According to JEDEC’s official announcement, the new memory module is called CAMM2, and it’s not exactly as new as it might seem. It was first introduced by Dell in the Precision 7670 laptop, and it was initially simply referred to as “CAMM.” It brought a bunch of improvements over SO-DIMM, but being a proprietary memory module, it locked users out of RAM upgrades and replacements — after all, Dell was the only company to produce this type of memory. With CAMM2 now standardized, we’re going to see this RAM become more widespread over time.
CAMM2 will come in two flavors: DDR5 and LPDDR5(X), meaning low-power memory. This will include non-soldered LPDDR5 memory, allowing for upgradeability due to the fact that it can be easily removed and replaced.
What are the benefits of CAMM2 versus SO-DIMM? For starters, it’s a lot thinner, meaning it’ll allow ultralight laptops to stack up more memory. As per a report from Tom’s Hardware, CAMM is up to 57% thinner than SO-DIMM, and will allow laptops to sport up to 128GB of RAM.

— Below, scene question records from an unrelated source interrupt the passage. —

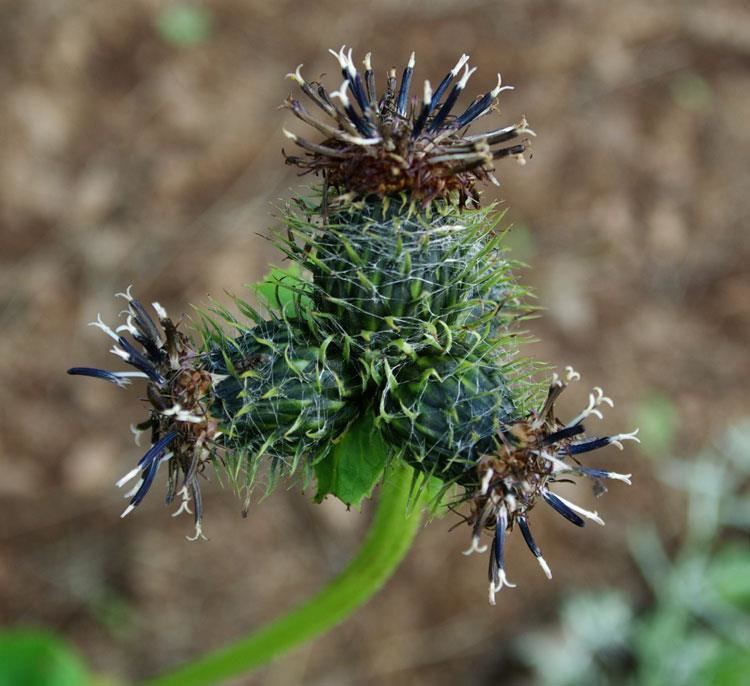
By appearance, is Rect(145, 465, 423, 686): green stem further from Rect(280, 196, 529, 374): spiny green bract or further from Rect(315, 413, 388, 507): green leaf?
Rect(280, 196, 529, 374): spiny green bract

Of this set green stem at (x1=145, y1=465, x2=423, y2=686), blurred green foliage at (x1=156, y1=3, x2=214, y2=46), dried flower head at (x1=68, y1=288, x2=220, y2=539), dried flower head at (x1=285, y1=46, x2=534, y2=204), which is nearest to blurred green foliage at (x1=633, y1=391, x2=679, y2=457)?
green stem at (x1=145, y1=465, x2=423, y2=686)

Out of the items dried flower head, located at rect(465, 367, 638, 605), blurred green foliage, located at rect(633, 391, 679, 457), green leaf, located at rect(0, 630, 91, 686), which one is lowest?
green leaf, located at rect(0, 630, 91, 686)

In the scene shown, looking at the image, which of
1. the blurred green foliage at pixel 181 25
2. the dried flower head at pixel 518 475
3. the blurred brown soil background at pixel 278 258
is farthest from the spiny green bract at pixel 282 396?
the blurred green foliage at pixel 181 25

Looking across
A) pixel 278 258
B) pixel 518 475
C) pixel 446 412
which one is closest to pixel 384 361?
pixel 446 412

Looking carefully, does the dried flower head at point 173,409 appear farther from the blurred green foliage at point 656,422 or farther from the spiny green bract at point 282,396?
the blurred green foliage at point 656,422

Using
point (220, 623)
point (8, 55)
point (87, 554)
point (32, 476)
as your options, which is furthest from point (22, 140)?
point (220, 623)

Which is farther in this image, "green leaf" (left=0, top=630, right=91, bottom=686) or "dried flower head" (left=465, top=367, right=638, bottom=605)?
"green leaf" (left=0, top=630, right=91, bottom=686)
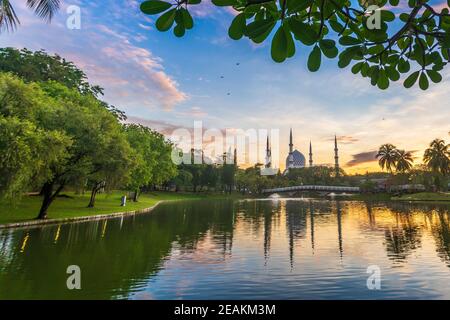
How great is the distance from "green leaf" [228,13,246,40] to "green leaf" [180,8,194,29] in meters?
0.26

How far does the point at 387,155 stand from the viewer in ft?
325

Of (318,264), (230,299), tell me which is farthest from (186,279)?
(318,264)

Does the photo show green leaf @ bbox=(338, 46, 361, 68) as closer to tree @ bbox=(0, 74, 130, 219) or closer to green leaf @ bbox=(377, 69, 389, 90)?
green leaf @ bbox=(377, 69, 389, 90)

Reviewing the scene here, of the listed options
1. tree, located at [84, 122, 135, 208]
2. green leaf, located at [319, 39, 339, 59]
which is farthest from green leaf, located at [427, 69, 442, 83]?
tree, located at [84, 122, 135, 208]

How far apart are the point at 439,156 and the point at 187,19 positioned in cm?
8863

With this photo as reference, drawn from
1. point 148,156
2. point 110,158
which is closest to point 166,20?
point 110,158

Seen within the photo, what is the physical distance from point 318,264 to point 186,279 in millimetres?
5662

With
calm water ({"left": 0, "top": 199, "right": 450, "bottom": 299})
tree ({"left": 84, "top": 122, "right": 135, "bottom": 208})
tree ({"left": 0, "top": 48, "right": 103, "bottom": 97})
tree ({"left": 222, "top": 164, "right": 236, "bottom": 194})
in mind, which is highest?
tree ({"left": 0, "top": 48, "right": 103, "bottom": 97})

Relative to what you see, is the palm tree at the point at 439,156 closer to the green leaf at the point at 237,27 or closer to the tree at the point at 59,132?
the tree at the point at 59,132

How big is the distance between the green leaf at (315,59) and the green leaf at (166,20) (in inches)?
41.6

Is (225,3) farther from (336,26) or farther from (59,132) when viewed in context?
(59,132)

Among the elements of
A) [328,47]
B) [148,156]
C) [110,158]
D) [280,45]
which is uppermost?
[148,156]

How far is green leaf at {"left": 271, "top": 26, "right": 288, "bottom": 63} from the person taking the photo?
6.72ft
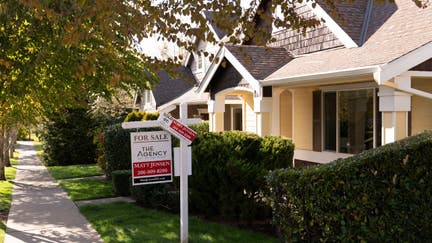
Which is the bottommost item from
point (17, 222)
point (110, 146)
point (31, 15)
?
point (17, 222)

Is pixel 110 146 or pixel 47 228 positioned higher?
pixel 110 146

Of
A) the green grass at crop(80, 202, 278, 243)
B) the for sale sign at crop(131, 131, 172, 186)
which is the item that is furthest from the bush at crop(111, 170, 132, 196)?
the for sale sign at crop(131, 131, 172, 186)

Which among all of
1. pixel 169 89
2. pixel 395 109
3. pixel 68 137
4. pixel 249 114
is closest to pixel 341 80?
pixel 395 109

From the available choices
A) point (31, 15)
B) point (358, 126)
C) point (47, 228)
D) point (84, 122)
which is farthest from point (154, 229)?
point (84, 122)

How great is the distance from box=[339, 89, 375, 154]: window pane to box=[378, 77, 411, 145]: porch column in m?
2.49

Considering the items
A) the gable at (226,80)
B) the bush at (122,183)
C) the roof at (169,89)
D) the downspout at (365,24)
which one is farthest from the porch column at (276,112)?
the roof at (169,89)

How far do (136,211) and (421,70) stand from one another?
252 inches

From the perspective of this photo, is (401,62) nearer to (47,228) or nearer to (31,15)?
(31,15)

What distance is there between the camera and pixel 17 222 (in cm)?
895

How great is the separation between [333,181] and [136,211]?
5.43 metres

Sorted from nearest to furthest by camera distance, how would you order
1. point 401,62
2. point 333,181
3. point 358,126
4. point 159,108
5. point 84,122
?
point 333,181 → point 401,62 → point 358,126 → point 84,122 → point 159,108

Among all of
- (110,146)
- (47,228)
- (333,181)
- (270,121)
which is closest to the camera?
(333,181)

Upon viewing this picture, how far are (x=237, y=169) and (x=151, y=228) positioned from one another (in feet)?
6.23

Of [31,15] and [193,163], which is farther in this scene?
[193,163]
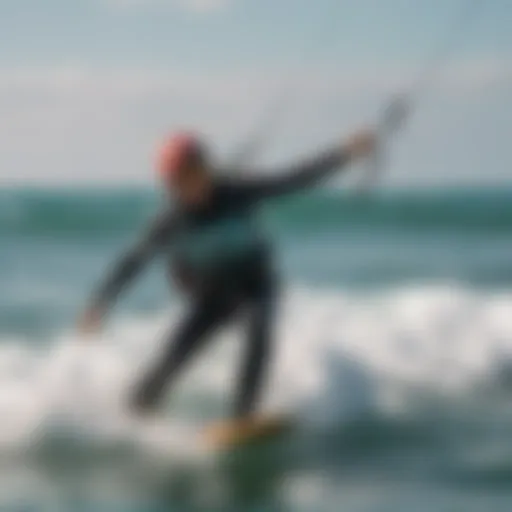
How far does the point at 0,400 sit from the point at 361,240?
1.25 m

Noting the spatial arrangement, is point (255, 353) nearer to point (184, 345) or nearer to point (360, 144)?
point (184, 345)

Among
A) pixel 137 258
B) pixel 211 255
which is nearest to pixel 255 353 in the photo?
pixel 211 255

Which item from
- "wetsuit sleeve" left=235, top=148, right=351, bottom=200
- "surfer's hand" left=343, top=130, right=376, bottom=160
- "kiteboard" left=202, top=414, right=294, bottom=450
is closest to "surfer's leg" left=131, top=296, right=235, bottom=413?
"kiteboard" left=202, top=414, right=294, bottom=450

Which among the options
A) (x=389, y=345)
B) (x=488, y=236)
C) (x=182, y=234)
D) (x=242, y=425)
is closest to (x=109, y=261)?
(x=182, y=234)

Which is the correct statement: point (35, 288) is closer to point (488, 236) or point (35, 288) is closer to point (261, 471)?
point (261, 471)

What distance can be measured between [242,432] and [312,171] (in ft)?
2.05

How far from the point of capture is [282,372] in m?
3.53

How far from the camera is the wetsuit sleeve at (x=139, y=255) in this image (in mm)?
3326

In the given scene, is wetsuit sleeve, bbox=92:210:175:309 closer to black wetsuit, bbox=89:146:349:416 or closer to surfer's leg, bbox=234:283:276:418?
black wetsuit, bbox=89:146:349:416

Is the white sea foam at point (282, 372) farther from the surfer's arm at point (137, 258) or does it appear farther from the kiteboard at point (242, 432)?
the surfer's arm at point (137, 258)

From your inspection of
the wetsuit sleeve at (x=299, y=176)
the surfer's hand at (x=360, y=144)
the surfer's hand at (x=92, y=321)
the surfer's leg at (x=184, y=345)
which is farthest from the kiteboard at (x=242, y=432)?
the surfer's hand at (x=360, y=144)

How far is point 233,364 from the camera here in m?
3.47

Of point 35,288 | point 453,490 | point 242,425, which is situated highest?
point 35,288

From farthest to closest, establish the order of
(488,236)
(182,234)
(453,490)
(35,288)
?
(488,236)
(35,288)
(182,234)
(453,490)
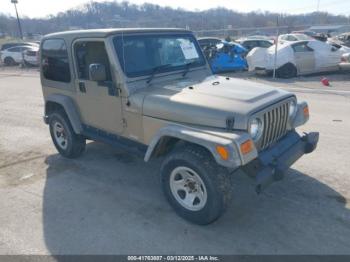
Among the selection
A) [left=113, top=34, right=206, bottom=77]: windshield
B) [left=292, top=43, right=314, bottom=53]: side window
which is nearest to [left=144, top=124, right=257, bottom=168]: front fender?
[left=113, top=34, right=206, bottom=77]: windshield

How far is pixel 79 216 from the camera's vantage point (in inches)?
157

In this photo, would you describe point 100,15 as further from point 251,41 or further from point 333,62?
point 333,62

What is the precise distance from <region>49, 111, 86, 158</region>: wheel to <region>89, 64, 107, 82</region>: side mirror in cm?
164

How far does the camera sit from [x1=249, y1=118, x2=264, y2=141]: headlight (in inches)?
133

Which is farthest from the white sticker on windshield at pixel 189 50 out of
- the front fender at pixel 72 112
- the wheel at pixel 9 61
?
the wheel at pixel 9 61

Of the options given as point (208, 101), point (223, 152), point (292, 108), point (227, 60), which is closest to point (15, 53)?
point (227, 60)

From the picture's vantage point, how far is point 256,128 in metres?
3.45

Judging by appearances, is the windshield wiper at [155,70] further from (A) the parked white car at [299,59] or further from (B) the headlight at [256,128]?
(A) the parked white car at [299,59]

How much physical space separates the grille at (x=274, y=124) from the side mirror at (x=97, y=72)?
195 centimetres

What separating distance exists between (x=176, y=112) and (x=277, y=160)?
46.9 inches

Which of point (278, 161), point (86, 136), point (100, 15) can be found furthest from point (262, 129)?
point (100, 15)

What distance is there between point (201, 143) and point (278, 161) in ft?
2.96

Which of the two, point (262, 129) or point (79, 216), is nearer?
point (262, 129)

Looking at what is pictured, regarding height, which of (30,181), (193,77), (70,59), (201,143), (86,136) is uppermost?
(70,59)
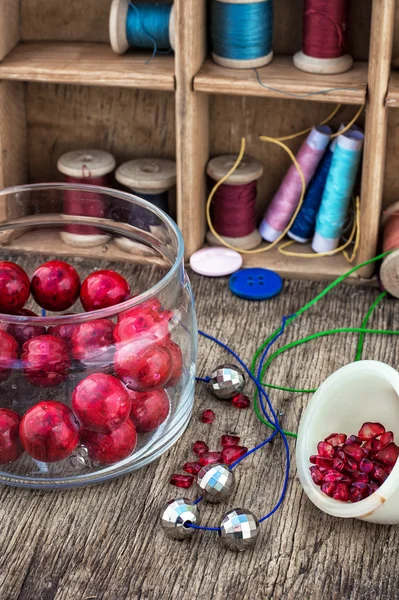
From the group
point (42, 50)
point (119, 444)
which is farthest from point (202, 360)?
point (42, 50)

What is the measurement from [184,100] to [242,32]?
0.19 metres

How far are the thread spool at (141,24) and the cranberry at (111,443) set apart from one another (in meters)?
0.99

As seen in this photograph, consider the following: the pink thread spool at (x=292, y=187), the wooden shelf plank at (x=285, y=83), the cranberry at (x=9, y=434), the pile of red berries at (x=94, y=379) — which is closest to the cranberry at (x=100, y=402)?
the pile of red berries at (x=94, y=379)

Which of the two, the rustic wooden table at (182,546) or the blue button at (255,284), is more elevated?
the rustic wooden table at (182,546)

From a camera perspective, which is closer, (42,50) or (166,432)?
(166,432)

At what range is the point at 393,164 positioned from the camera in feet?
7.18

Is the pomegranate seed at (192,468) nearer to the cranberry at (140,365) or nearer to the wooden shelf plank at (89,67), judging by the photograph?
the cranberry at (140,365)

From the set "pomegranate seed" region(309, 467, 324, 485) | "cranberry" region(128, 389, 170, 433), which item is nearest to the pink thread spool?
"cranberry" region(128, 389, 170, 433)

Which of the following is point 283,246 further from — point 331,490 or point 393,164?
point 331,490

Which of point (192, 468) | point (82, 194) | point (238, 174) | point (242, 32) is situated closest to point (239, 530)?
point (192, 468)

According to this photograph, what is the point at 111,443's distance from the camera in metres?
1.46

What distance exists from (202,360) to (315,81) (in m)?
0.65

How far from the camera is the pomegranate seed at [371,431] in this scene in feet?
4.87

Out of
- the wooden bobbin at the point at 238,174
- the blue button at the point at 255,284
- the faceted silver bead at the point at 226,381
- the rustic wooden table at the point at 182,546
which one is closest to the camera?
the rustic wooden table at the point at 182,546
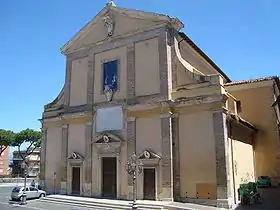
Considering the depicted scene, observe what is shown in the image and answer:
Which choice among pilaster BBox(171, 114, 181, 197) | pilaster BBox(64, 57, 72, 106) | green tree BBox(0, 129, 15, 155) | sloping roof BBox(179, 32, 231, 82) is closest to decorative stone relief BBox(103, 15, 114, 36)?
pilaster BBox(64, 57, 72, 106)

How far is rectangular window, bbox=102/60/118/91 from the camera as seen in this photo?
23750 millimetres

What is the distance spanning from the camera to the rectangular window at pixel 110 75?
23.8 metres

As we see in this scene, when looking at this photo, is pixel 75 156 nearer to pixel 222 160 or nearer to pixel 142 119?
pixel 142 119

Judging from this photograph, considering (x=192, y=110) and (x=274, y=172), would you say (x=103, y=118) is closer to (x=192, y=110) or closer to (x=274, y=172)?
(x=192, y=110)

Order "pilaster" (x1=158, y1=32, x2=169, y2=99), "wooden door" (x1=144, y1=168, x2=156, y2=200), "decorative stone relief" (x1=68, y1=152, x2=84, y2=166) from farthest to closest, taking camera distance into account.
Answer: "decorative stone relief" (x1=68, y1=152, x2=84, y2=166)
"pilaster" (x1=158, y1=32, x2=169, y2=99)
"wooden door" (x1=144, y1=168, x2=156, y2=200)

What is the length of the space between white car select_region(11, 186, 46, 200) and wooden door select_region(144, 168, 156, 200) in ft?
32.0

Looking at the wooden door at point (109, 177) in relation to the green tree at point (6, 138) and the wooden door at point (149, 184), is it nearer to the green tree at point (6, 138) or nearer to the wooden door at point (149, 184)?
the wooden door at point (149, 184)

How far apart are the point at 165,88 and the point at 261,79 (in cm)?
1228

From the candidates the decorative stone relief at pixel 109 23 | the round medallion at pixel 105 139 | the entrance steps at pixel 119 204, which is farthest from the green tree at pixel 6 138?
the round medallion at pixel 105 139

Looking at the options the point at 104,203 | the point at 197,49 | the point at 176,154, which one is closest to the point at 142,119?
the point at 176,154

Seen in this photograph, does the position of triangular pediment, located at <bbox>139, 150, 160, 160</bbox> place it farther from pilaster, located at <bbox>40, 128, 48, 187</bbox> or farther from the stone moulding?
pilaster, located at <bbox>40, 128, 48, 187</bbox>

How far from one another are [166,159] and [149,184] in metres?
2.17

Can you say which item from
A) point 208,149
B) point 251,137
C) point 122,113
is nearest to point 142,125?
point 122,113

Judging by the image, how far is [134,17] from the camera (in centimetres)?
2358
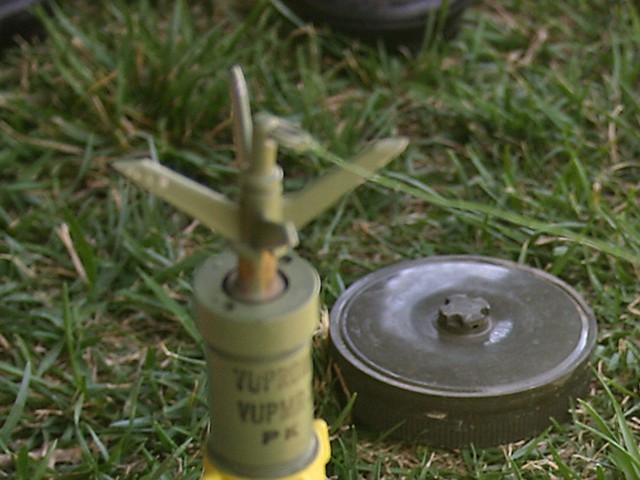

This is more than anyone will ever need in a gaming laptop, but for workstations, it could be a great improvement. Not to mention that this standard, if all works out as intended, will stick around for a while. And who knows how much memory will be the go-to in four or five years?
Greater capacity and the small form factor aren’t the only upsides, though. We might see DDR5 laptop RAM that breaks past 6,400MHz with the new CAMM2 standard. This is great future-proofing as desktop RAM speeds continue scaling up, and laptops need to be able to follow that trend.
Perhaps the most interesting part of this new memory standard is the fact that CAMM2 can activate dual-channel memory with just a single RAM module. This can improve performance without requiring more than one RAM stick.
Although we now have a new RAM standard, it’ll take a long time before it’s fully phased into the laptop market. We know that laptop memory has a bright future, but the first devices to sport the new standard will probably be outrageously expensive. Over time, we’ll see greater adoption of CAMM2 as SO-DIMM fades into the background. This is similar to what we’re seeing with DDR4 and DDR5 RAM right now, where both coexist and are still viable, and DDR5 prices are beginning to normalize.